• _Problem to work on_:
Return the data below exactly, but only from the line containing "Love or Die" through the line containing "pattern pleasure swimsuit-print - Icon", with both of those lines included.

• _Data supplied_:
* * * * * * *

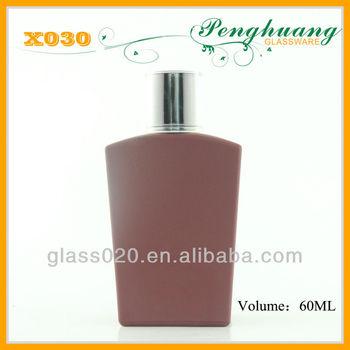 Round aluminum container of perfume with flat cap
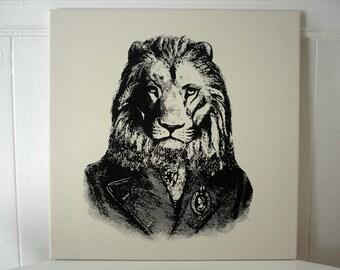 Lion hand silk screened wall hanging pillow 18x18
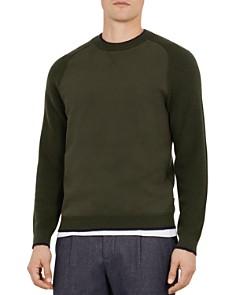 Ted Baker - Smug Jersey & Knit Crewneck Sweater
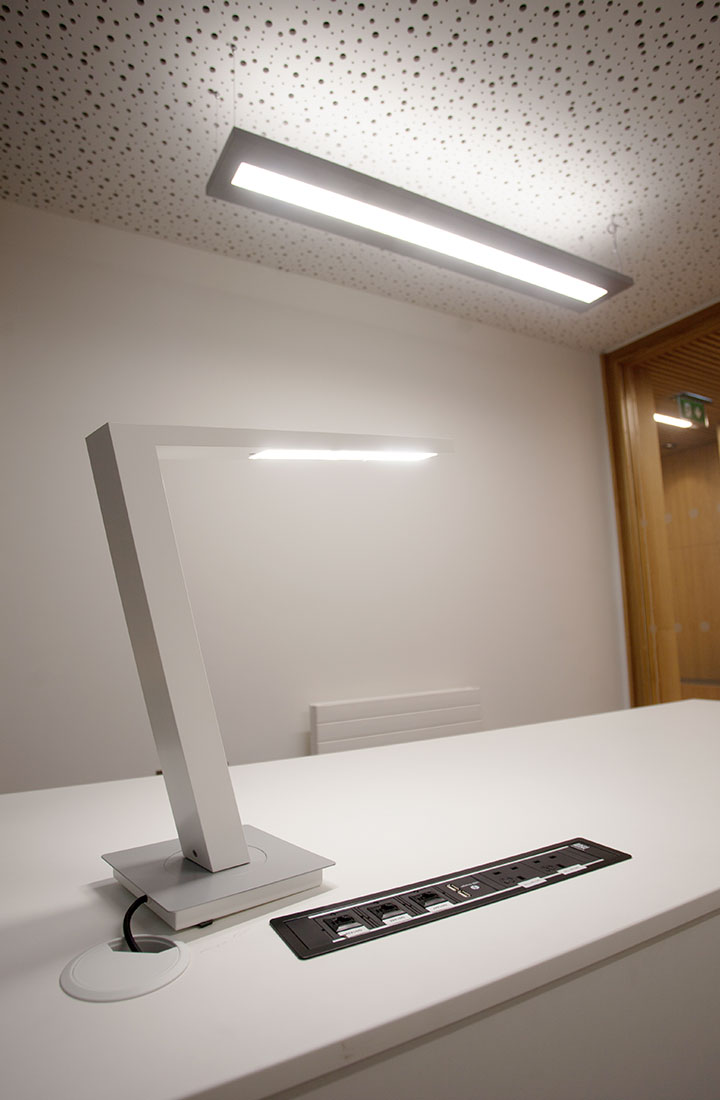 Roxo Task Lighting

* * * * * * *

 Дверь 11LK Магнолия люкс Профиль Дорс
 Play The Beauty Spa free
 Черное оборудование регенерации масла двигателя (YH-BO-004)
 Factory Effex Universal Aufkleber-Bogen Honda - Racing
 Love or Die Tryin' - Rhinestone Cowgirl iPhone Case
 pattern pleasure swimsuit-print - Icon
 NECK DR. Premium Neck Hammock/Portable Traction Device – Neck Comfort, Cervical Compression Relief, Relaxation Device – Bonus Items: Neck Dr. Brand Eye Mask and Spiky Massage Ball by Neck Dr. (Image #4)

* * * * * * *

• _Output_:
 Love or Die Tryin' - Rhinestone Cowgirl iPhone Case
 pattern pleasure swimsuit-print - Icon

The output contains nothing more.